Monorepo-specific prompt patterns

A few prompt patterns that work specifically well in monorepo contexts:

"Working in X, not touching Y": Being explicit about scope prevents accidental cross-package changes.

We're working in packages/api only. Do not modify any files outside 
packages/api. If you need something from packages/shared, tell me 
and I'll check if it exists or if we need to add it.

"Run the Nx target to verify": Asking the agent to verify with the monorepo tool catches build issues early.

After implementing this, run `npx nx build api` to make sure it 
builds without errors.

"Check affected packages before committing": For changes to shared code.

You just modified packages/shared. Run `npx nx affected --target=test` 
and check if any other packages fail.

Turborepo-specific considerations

Turborepo's pipeline configuration (turbo.json) is worth including in your root CLAUDE.md context:

## Build pipeline (Turborepo)
Key tasks and their dependencies:
- `build`: builds in dependency order
- `test`: runs unit tests (runs after build)
- `lint`: runs eslint
- `dev`: starts dev servers

Run a single package: `npx turbo run build --filter=api`
Run affected: `npx turbo run test --filter=...[HEAD^1]`

Agents working in a Turborepo context often try to run npm test or tsc directly. If you tell them the correct Turborepo commands, they'll use those instead, which respects the dependency graph and gives you correct output.


What to avoid

A few anti-patterns that cause more problems in monorepos than in single-project setups:

Opening the entire monorepo root in an agent session for single-package work. The context overhead is real. Scope to the package.

Letting the agent modify package.json scripts. In Nx and Turborepo setups, the pipeline configuration is delicate. Add "do not modify package.json scripts" to your CLAUDE.md.

Ignoring the dependency graph. If you change a shared utility without checking what depends on it, you'll get broken builds in packages you didn't touch. Use nx affected or turbo run --filter to catch this.

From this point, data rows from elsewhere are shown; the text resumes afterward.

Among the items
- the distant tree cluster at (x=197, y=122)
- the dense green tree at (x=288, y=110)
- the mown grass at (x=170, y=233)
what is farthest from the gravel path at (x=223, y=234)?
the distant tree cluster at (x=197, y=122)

Multiple agent sessions modifying the same shared package concurrently. This creates conflicts that are painful to untangle. Make shared package changes first, commit them, then start the downstream package sessions.


The scoping strategies here will dramatically reduce the amount of irrelevant context your agent sessions carry. Less irrelevant context means more accurate suggestions, fewer hallucinated file paths, and faster iteration.